A HORA DO SIM É UM DESCUIDO DO NÃO.
Bolsonaro nunca demonstrou apreço pela verdade, mas até os ponteiros de um relógio quebrado mostram a hora certa duas vezes por dia: em abril de 2019, parafraseando o general Figueiredo, o capitão reconheceu que não nasceu para ser presidente.

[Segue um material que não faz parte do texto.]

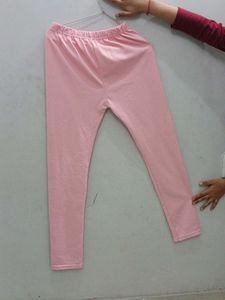 Light Pink Casual Leggings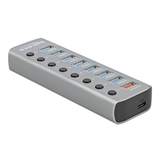 Artikelbild 1 für DeLOCK USB-Hub 7-fach grau, Artikelnummer 885977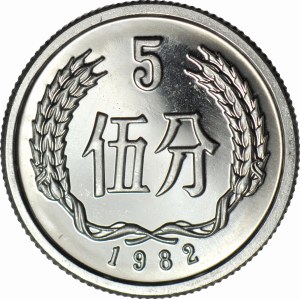 China, 5 Fen 1982, Mirror camera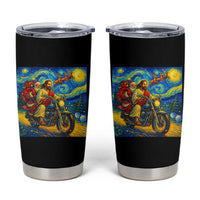 Dirt Bike Motocross Tumbler Cup Jesus Santa Christmas Starry Night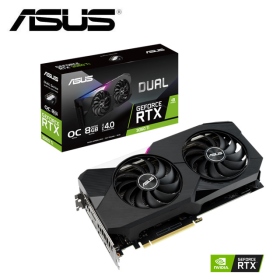 【限搭機】華碩 DUAL-RTX3060Ti-8G(1695MHz/26.9cm/註四年/雙風扇)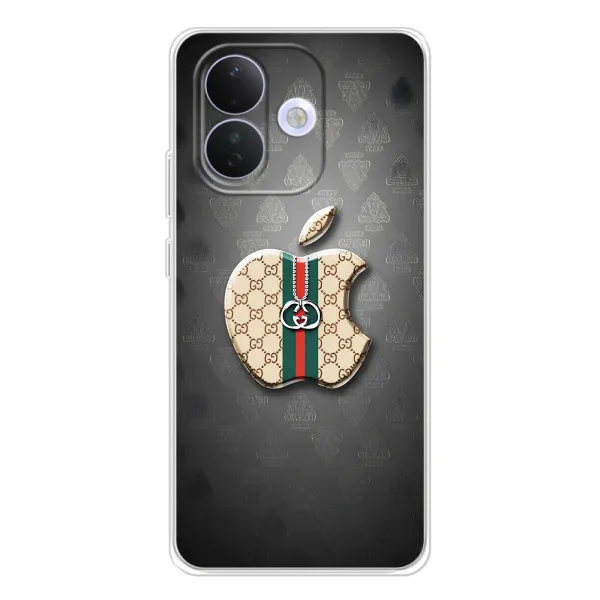 Чехол с принтом «Apple gucci» для Xiaomi Redmi Note 17 Pro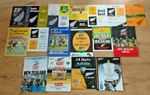 New Zealand International Rugby Union Programmes 1964 - 2010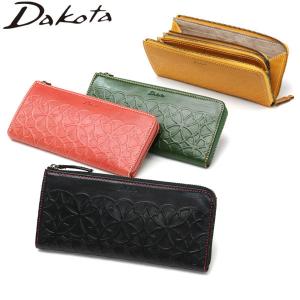 ダコタ小物+選べるノベルティ付 ダコタ 長財布 Dakota リリーヴォ L字ファスナー長財布 財布 小銭入れ 本革 革 牛革 花柄 レディース 0030654 爆買
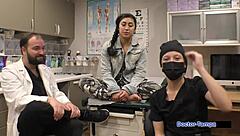 Dr. Tampa conducts entrance physical on Jasmine Rose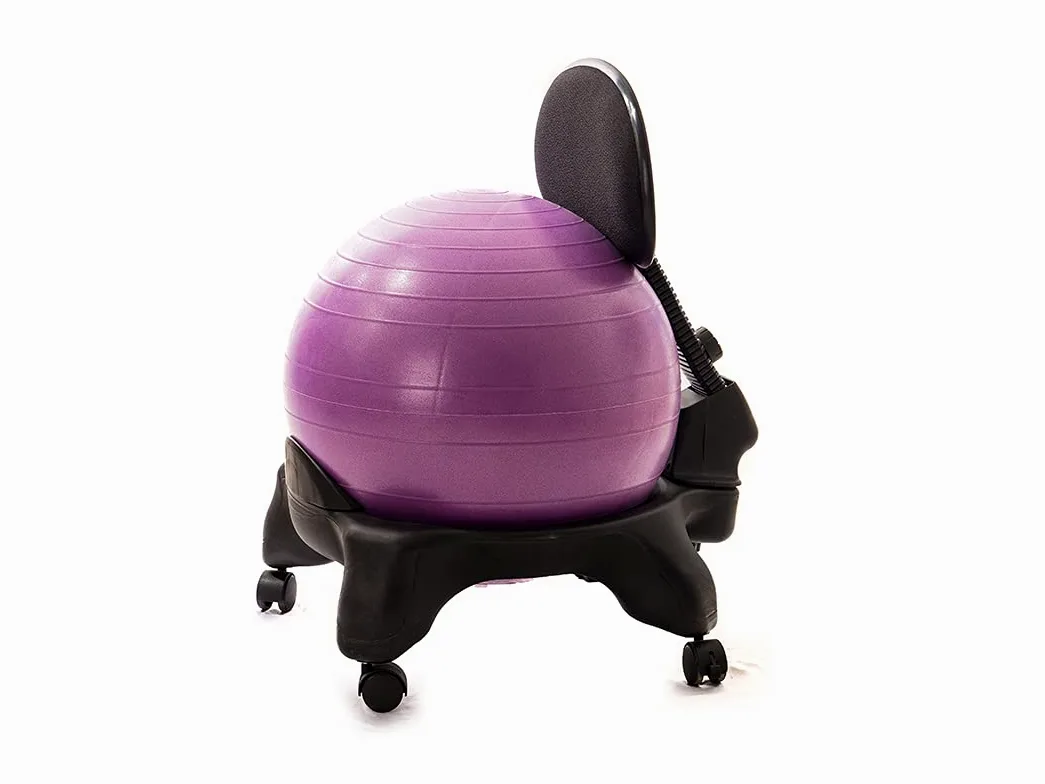 Kikka Active Chair Plus Sedia ergonomica con palla gonfiabile, viola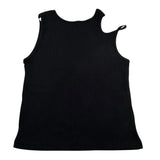 Hinnominate Canotta Tinta Unita con Logo per Bambina 3646M00078 NERO HINNOMINATE 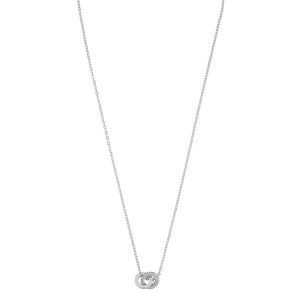 Snö Of Sweden Connected Pendant Necklace 42 cm – Silver/Clear kuva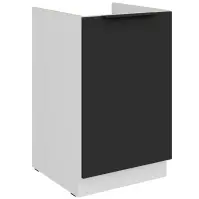 Konyhaszekrény Aria-Bl/Wh Anti Fingerprint 50zl 1f Bb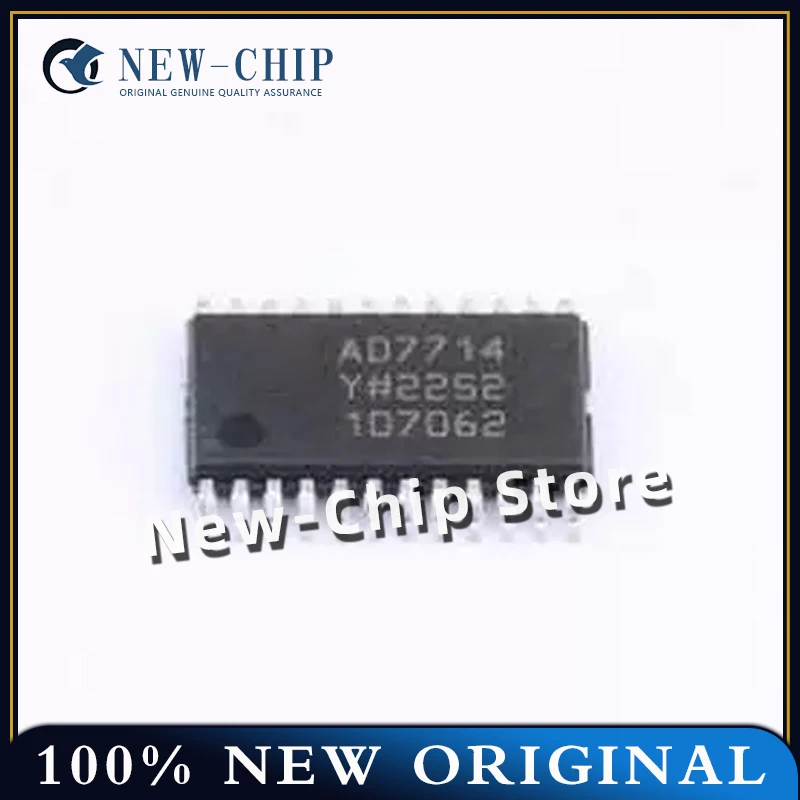 1PCS-10PCS/LOT  AD7714YRUZ   AD7714Y  TSSOP24  Analog-to-digital converter  New Original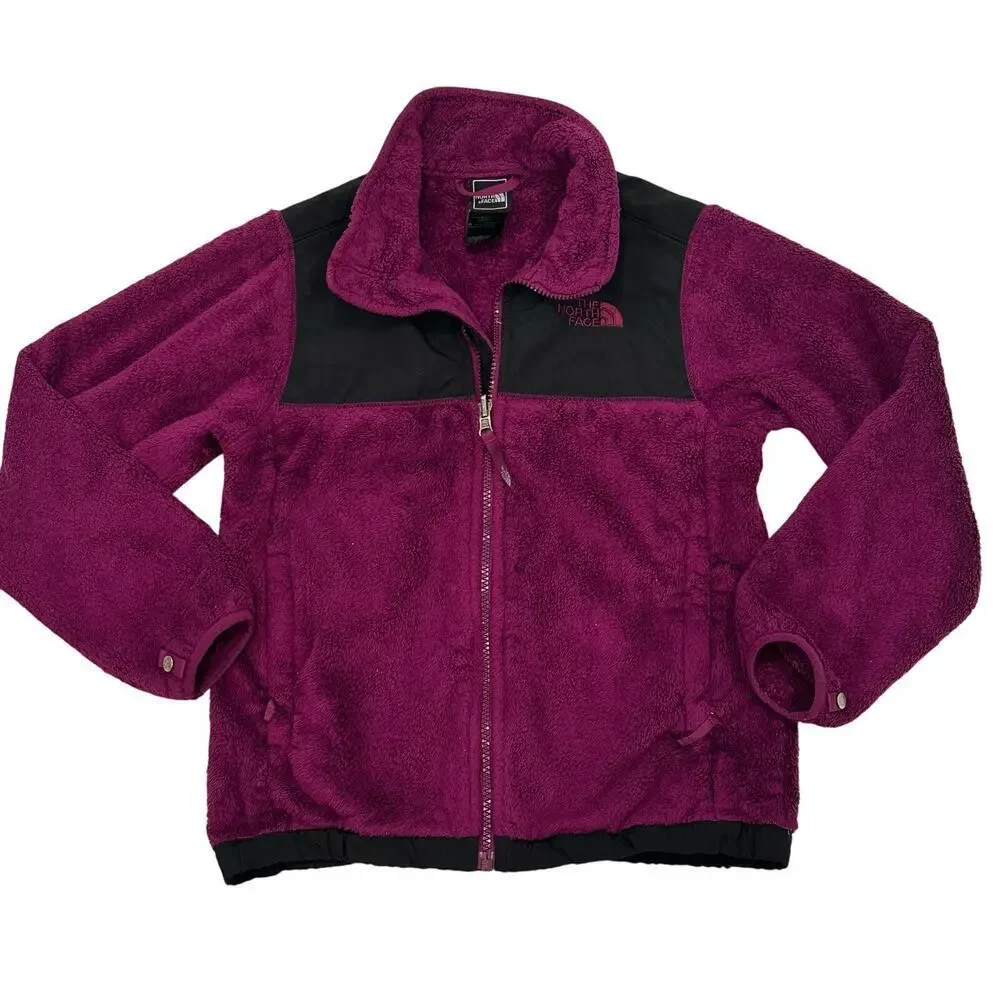 The North Face Purple Jacket sz M Soft Shell Jacket North Face Girls Jacket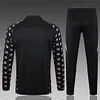 Joyfball 2024/2025 Juventus Half-Pull Training Suit Black Football Shirt 1:1 Thai Quality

Não foi uma revelação bombástica (na
verdade, não foi sequer uma "revelação", e sim a mais pura exaltação
do óbvio), mas serviu de salvo-conduto para o capitão-negação continuar mentindo sem ser
acusado de jamais ter dito uma verdade em toda sua torpe existência.
Anteontem, durante o
lançamento do programa Crédito Caixa Tem, o mandatário de fancaria que apresentou
ao mundo um país que não existe (no discurso de abertura da 76ª Assembleia Geral da ONU) reconheceu que o
Brasil enfrenta problemas econômicos. "Alguém acha que eu não queria
a gasolina a R$ 4? Ou menos? O dólar R$ 4,50 ou menos? Não é maldade da nossa
parte. É uma realidade. E tem um ditado que diz: 'Nada não está tão ruim que
não possa piorar'. Nós não queremos isso". Mas a frase mais
marcante foi: "Nada
não está tão ruim que não possa piorar."
Bolsonaro cometeu algo muito parecido com um
sincericídio, conquanto tenha tomado o cuidado de zelar pela polarização
grudando no petismo uma imagem de boi da cara preta. Já Paulo Guedes soou
como se a reeleição do chefe fossem favas contadas.
Com o tanque vazio, o Posto Ipiranga encostou na sua lojinha de conveniências uma tenda de quiromancia e ladrilha o futuro com pedrinhas de brilhante. Segundo Guedes, o plano para os próximos dez anos é "continuar com as privatizações, Petrobras, Banco do Brasil, todo mundo entrando na fila...". Guedes parece supor que o Brasil é um país de bobos. Alguém vai acabar perguntando: Que foi feito do primeiro semestre de 2021, futuro do segundo semestre de 2020? Que fim levou 2020 inteiro, futuro de 2019?
Reprovado por 53% dos eleitores, Bolsonaro enxerga pelo retrovisor somente o passado dos governos petistas e usa-o para
instilar medo no futuro. Sem citar nominalmente o "ladrão de nove
dedos", o sultão do Bolsonaristão afirma que o Brasil pode virar uma
Venezuela caso o PT volte ao poder.
Bolsonaro é alvo de inquéritos no STF e no
TSE. Está prestes a ser acusado pela CPI da Covid de praticar crimes em
série na pandemia. Insinua que, se ficar "fora de combate", o retorno
de Lula, favorito nas pesquisas, é "previsível". E "não
serão mais 14 anos" de PT, disse ele, "serão pelo menos
50".
O discurso do capitão passa por um
processo de infantilização, mas há método nessa estratégia. Como nas velhas
cantigas de ninar entoadas para fazer criancinhas dormir incutindo-lhes o
terror, ele incute na conjuntura o medo de que uma assombração de
"esquerda" pode ressurgir a qualquer momento para pegar os eleitores
que têm medo de careta.
Mantidas as atuais condições de temperatura e pressão, o antipetismo de 2018 terá em 2022 a companhia do
antibolsonarismo. E o eleitor brasileiro, mais crescidinho, talvez já não se
anime a trocar um boi da cara preta por outro.